- Developer: Irem
- Publishers: Irem Retro-Bit
- Designer: Irem
- Platforms: Family Computer, Nintendo Entertainment System
- Release: JP: April 28, 1989; WW: July 2018;
- Genre: Platform
- Mode: Single-player

= Holy Diver (video game) =

1989 video game

 is a platform video game released in 1989 by Irem for the Family Computer.

The game would remain Japan-exclusive until 2018, when Retro-Bit published the game for the Nintendo Entertainment System worldwide. It is widely considered the most difficult game for the NES and one of the most difficult games ever made.

==Plot==
It is the 666th year for the world of magic, and the Crimson Kingdom is facing destruction at the hands of the Black Slayer, Demon King of the Underground Dark Empire. Realizing that his days are numbered, the 16th Crimson Emperor, Ronnie IV, decides to entrust his two infant sons, Randy and Zakk, to his faithful servant, Ozzy. With Slayer's forces closing in, Ozzy, Randy and Zakk escape to another dimension, with the hope of eventually bringing light back into the world.

Over the following 17 years, Randy, Zakk, and Ozzy devote and train themselves to the cause of Magic Justice, becoming wizard kings. Meanwhile, Black Slayer has increased his empire over the countryside, making his interdimensional forces even stronger. In order to defeat Black Slayer and his army, Randy must retrieve the Five Crimson Emblem Seals. Making matters worse, Randy now must wage his war against Black Slayer alone, for Zakk suddenly goes missing and Ozzy passes away.

==Gameplay==
The game consists of six stages in total. After defeating the boss at the end of each level, the player can learn magic spells such as a spell that can freeze lava.

It is similar to the game Getsu Fūma Den. In fact, one of the stages has sprites and graphics similar to those found in Konami's other game, Contra (the final boss is also very similar to Contras). The HUD is like the one used in Nintendo's Zelda II: The Adventure of Link.

The player has an infinite supply of fireballs to attack enemies. These enemies include gargoyles and flying eyeballs.

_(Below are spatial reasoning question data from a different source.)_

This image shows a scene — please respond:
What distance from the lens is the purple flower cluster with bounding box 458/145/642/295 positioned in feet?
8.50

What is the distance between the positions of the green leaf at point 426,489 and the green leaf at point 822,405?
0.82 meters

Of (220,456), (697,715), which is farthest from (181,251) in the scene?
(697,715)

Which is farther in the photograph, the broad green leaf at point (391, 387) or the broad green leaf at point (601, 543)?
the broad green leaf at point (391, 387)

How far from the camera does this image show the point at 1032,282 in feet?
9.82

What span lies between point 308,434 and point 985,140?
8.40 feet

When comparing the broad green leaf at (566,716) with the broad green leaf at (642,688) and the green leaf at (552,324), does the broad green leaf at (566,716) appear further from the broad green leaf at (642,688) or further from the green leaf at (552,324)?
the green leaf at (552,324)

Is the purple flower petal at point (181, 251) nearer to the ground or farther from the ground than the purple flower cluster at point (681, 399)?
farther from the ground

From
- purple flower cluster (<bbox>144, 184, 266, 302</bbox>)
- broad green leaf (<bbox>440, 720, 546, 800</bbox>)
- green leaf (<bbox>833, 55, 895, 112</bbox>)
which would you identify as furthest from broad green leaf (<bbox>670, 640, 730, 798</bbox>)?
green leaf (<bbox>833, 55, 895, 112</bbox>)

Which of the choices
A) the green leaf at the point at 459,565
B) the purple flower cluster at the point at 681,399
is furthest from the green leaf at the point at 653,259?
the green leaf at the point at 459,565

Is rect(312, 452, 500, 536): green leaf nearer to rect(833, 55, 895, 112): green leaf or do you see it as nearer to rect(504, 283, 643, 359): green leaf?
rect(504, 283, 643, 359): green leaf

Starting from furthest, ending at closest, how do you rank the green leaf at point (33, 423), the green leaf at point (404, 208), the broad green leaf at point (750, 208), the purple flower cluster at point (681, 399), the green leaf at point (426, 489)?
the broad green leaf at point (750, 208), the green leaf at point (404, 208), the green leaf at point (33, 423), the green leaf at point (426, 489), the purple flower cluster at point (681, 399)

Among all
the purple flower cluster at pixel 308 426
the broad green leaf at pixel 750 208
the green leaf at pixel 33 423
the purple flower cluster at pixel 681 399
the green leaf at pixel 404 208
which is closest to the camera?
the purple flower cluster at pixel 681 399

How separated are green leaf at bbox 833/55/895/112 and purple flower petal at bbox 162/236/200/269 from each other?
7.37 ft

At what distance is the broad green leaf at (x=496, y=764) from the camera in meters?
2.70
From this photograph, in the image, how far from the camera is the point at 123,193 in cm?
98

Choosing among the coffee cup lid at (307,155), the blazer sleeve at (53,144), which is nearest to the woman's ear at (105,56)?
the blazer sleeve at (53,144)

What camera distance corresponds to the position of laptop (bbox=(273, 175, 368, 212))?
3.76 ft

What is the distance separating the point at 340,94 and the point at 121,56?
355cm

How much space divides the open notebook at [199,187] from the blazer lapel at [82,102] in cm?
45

In order to find and defeat Black Slayer, the player must travel through six stages, which primarily consist of forests, castles, and caverns, all while seeking the Five Crimson Family Seals. The seals are powerful magic spells, which are Twin Fire, Blizzard, Rock Breaker, Overdrive and Thunder. In addition to acquiring the seals, the player must also seek out the Bracelet, Jump Boots, Wizard's Staff, and the Cape of Protection, all of which assist physical strength and endurance.

== Development ==
Developed by Japanese video game company Irem, the game is based on the 1983 album Holy Diver by the band Dio, but the game was not officially licensed from the band. The game has four main characters, named after musicians Ronnie James Dio, Ozzy Osbourne, Zakk Wylde, and Randy Rhoads. Other characters and locations in the game are references to rock music such as the Crimson Kingdom and Black Slayer.

== Release ==
The game was self-published by Irem and released on April 28, 1989 for the Family Computer in Japan. The game was scheduled for a North American release in the same year, and even received a brief preview in Electronic Gaming Monthly, but the game was never released outside Japan. Since release, the game has gone onto becoming a rare game that is sought after by collectors. In 2018, the title was noted to cost around US$75 for just the cartridge, and up to US$200 for the complete game with box and manual. Also, unauthorized reproductions of the game have been produced and sold as well.

In 2018, 29 years after the game was first released, distributor Retro-Bit published a worldwide physical re-release for the Nintendo Entertainment System. This was the first time the game was released outside of Japan, and was translated into English. The new edition is limited to 2,900 copies, and costs US$35 for the regular version, and US$60 for the Collector's Edition, which includes a hard embossed box, pins, stickers, art prints and a hard covered notebook. The game was also released on Retro-Bit's microconsole, the Super Retro-Cade.

== Reception ==
Multiple reviewers both contemporary and retrospective noted the game as very difficult. Many reviewers and previews also noted the similarity to Konami's earlier Castlevania NES installments, with one publication calling the game a "Castlevania clone".

Weekly Famitsu on release gave the game a 22 out of 40 score. Brazilian magazine VideoGame gave the game an overall score of 3 out of 5.

In 2018, Destructoid gave the game a positive review.